Once you have accessed a login node you can now start submitting jobs to the queue. You must not run calculations on the login nodes as they are a shared resource.

Instead, you should ask the login node to find you a suitable compute node to run your job on.

IC uses the PBS queue system. You interact with the queue typically via one of three commands:

qsub job.sh

qsub submits a job file (job.sh in this case) to the queue. job files are slightly modified bash scripts that instruct the compute node what to do

qstat

qstat tells you about the status of your current jobs - whether they are queuing or running. Not that dead jobs do not appear in the listing by default

qdel

Lastly, qdel lets you delete a queued or running job should you change your mind

Job files

A typical job file will look like

#PBS -l ncpus=2
#PBS -l mem=1700mb
 #PBS -l walltime=00:09:00
 #PBS -joe
 
 module load gaussian/devel-modules
 module load gdvh11
 
 gdv < /home/mjbear/test_h11/test009.com > $WORK/test009.log

The lines starting with #PBS are commands to the queuing system. In this case we request 2 cores, 1700mb of RAM and minutes of runtime.

Note that if you request more than one node, the ncpus refers to cpu cores/node not total cpu cores

The other commands (not prefixed with #PBS) will be run on the compute node once your job has finished queuing. In general you will want to initialise the code you need (done here using modules) and then run your job (gdv in this case)

Nodes on pqmb

NOTE: At time of writing 10/2022 PQMB nodes are significantly slower than the general throughput. Unless you need to run a job > 72 hours I strongly recommend using general queue.

We have an own queue named "pqmb" on CX1 (see above). Jobs can be directed to pqmb using #PBS -q pqmb. As of April 2017, there exist three groups of nodes accessible by their microarchitecture variable through PBS:

Group Nodes Cores/Node Memory /Node (GB) Microarchitecture Gaussian
104 2 12 50 westmere G03+G09
5 8 16 132 sandybridge G03+G09+G16
100 8 24 264 broadwell G03+G09+G16

This table shows the maximum resources available for each node. A single node with 8 cores available in the Broadwell group may be selected using nodes=1:broadwell:ppn=8. Replacing broadwell with one of the microarchitecture variables above will allow you to specify which node to run on. Note that Gaussian 16 will not run on the old Westmere nodes.

Example:

#PBS -l nodes=1:broadwell:ppn=8
#PBS -l mem=16000mb
#PBS -l walltime=2096:00:00
#PBS -q pqmb

This script will request one node in the Broadwell group with 8 CPUs and 16000MB of RAM. Note that the current maximum walltime on the private queue is 2096 hours.

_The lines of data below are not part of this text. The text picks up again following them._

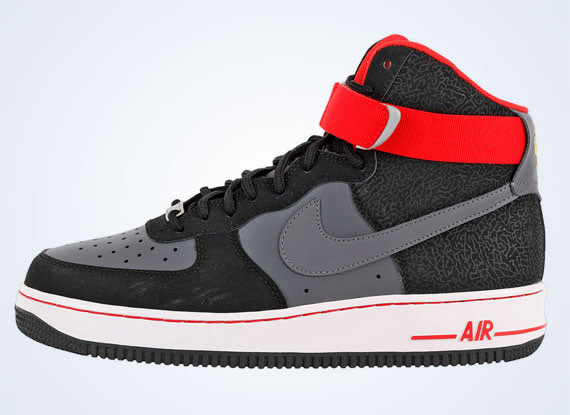 best website aa6e6 b3236 After awarding the elephant print option for the Air Force 1 on NIKEiD, the  Swoosh comes through with an in-house drop featuring the popular print.
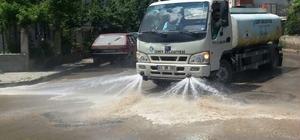 İzmit'in cadde ve sokakları sürekli temizleniyor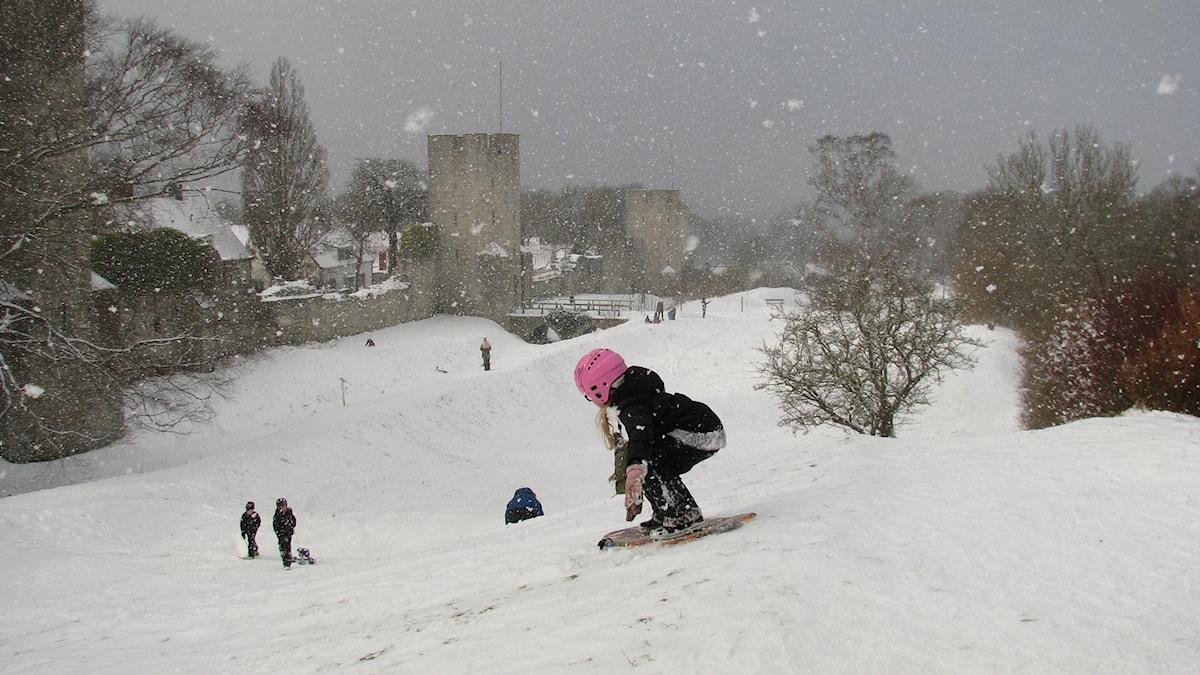 Snowboardåkare i Nordergravar i Visby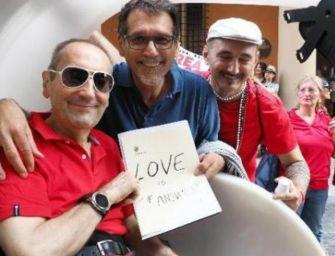 Bologna, il Nettuno d'oro a Franco Grillini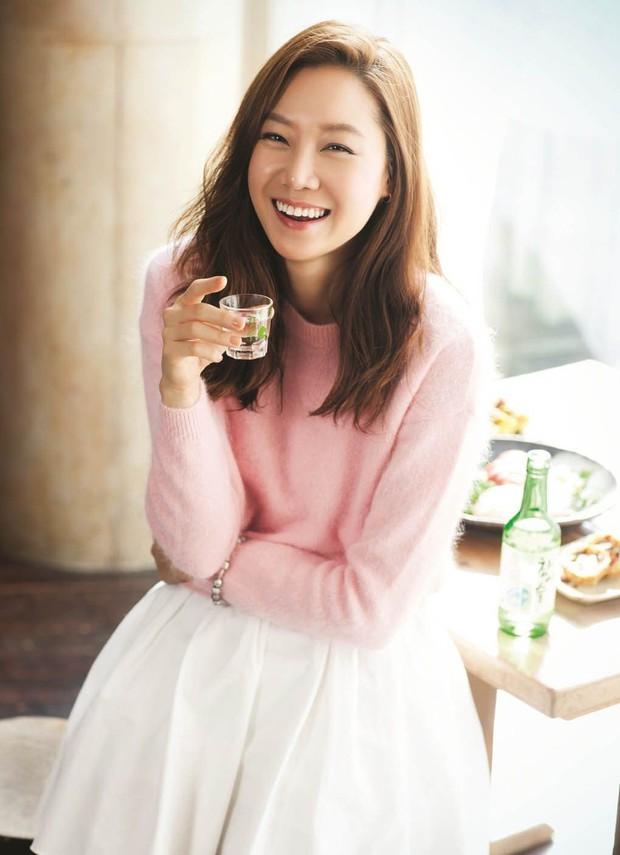 3 lí do nên đặt gạch hóng When Camellia Blooms: Chị đại Gong Hyo Jin thùy mị mà hết cả hồn! - Ảnh 1.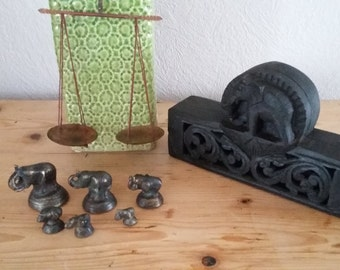 Balance to opium and weight 'elephants' bronze in exotic wooden box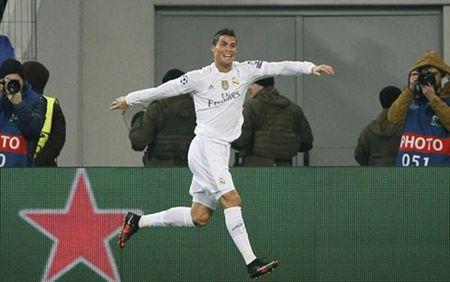 Ronaldo toa sang, Real danh bai Shakhtar - Anh 1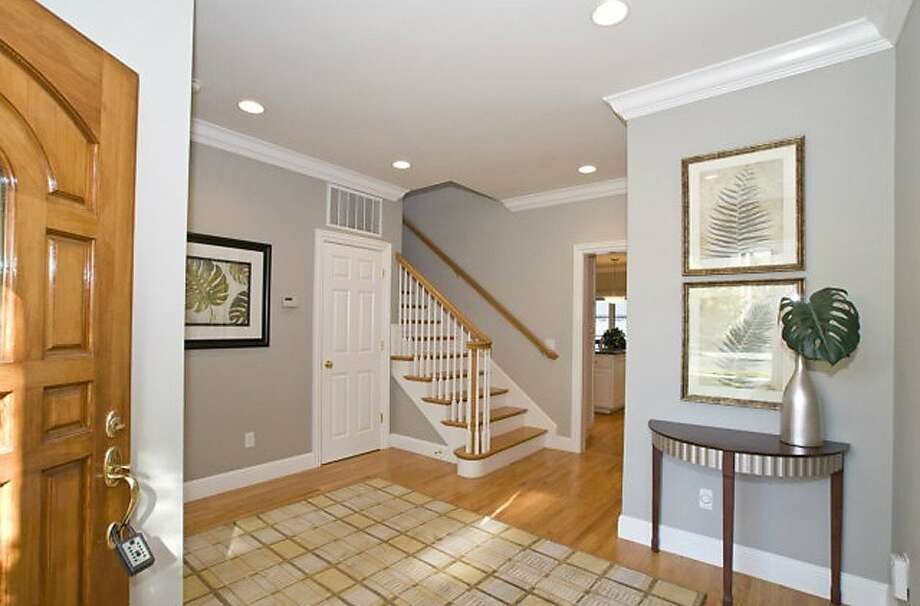 2104 Poppy Drive Photo: Coldwell Banker-Burlingame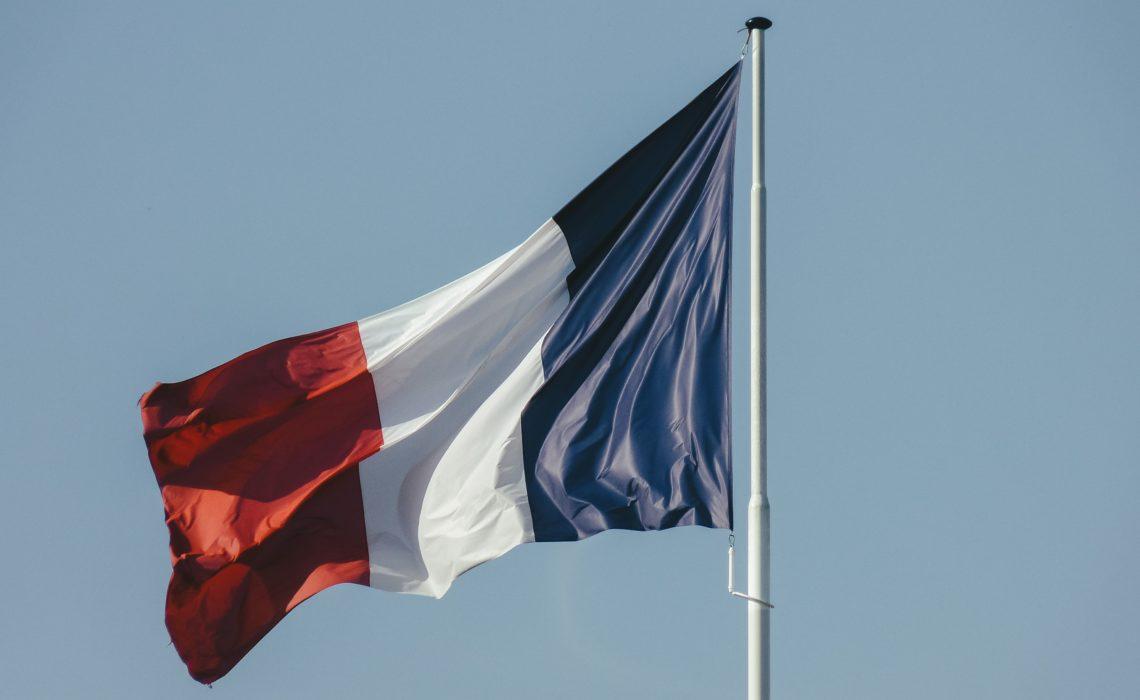 Conseils pour accrocher un drapeau à votre maison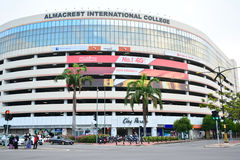 Facciata internazionale dell'istituto universitario di AlmaCrest in Kota Kinabalu, Malesia fotografia stock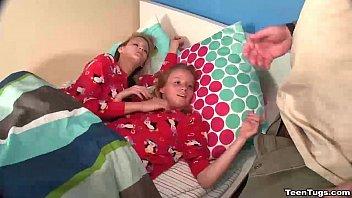 เอากับลูกแฝด เย็ดลูกแฝด เด็ก อมนกเขา หนังโป๊ฝรั่ง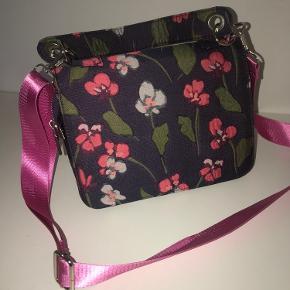 Mega fin taske fra Hvisk. Den pink strop kan justeres i længen, og kan også sagtens tages af og skiftes ud, hvis man ønsker det 😍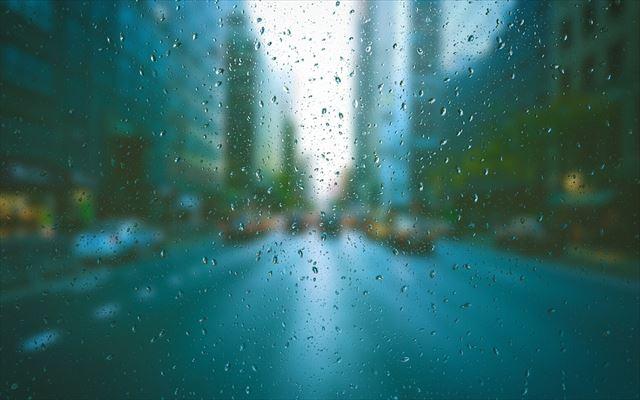 窓越しに雨の街を眺める風景2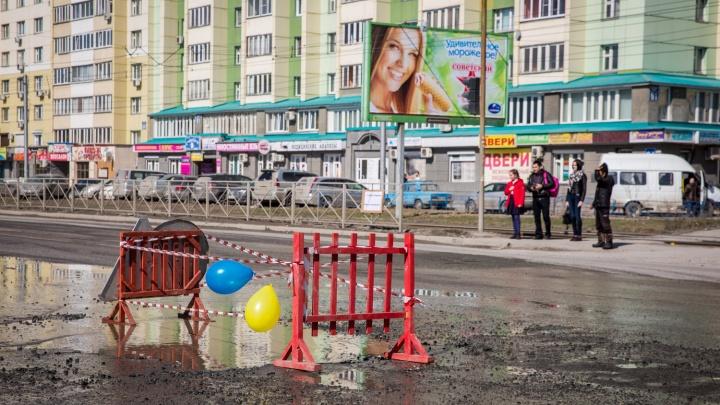 Новосибирцы с шарами и тортом поздравили с днем рождения яму на Котовского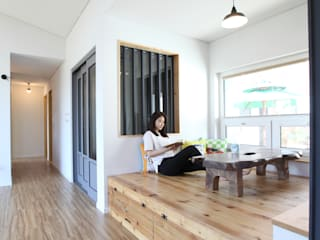 좌식평상 툇마루 모던스타일 거실 by 주택설계전문 디자인그룹 홈스타일토토 모던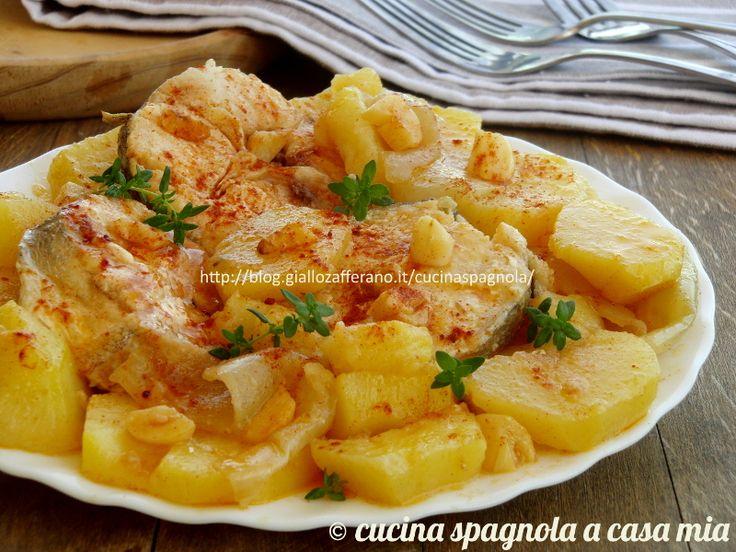 Il merluzzo alla galiziana (merluza a la gallega): ricetta originale spiegata passo a passo. Facile e veloce, condito con una ajada gustosa!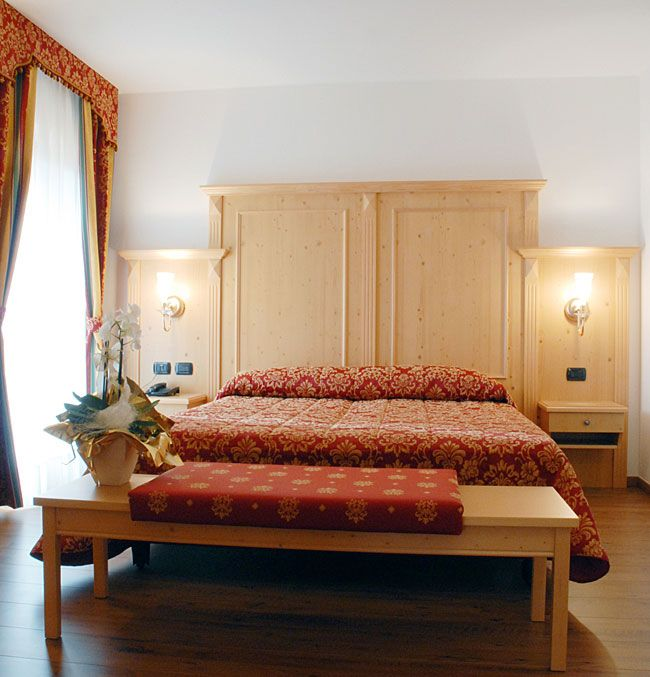 Отель, гостиница Венеция-Триест, Италия, 970 м2 - фото 1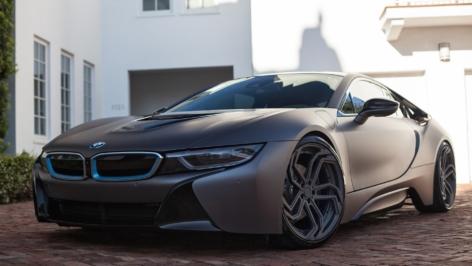 BMW i8 on ADVNL2 MV2 CS & M5 on ADV5.2 MV2 CS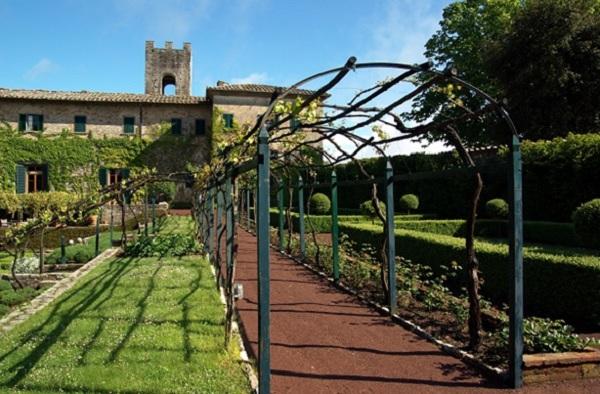Chianti-wijn-proeven-Badia-Coltibuono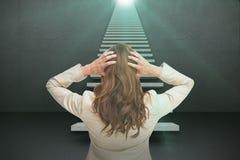 年轻优等的女实业家的综合图象用在站立回到照相机3d的头的手 免版税库存照片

With the above notation, multiple nodes may be selected in a job. ppn defines the processors per node to be used.

One can also run jobs across different types of nodes, as follows:

#PBS -l nodes=2:broadwell:ppn=24+sandyb:ppn=16

Further, a specific node can be assigned using the same notation:

#PBS -l select=1:ncpus=4:host=cx1-100-4-3


The -l select argument can also be used, but does not seem to work well for running across several nodes. If used, the following format can be used:

#PBS -l select=1:ncpus=8:broadwell=true
#PBS -l mem=16000mb
#PBS -l walltime=2096:00:00
#PBS -q pqmb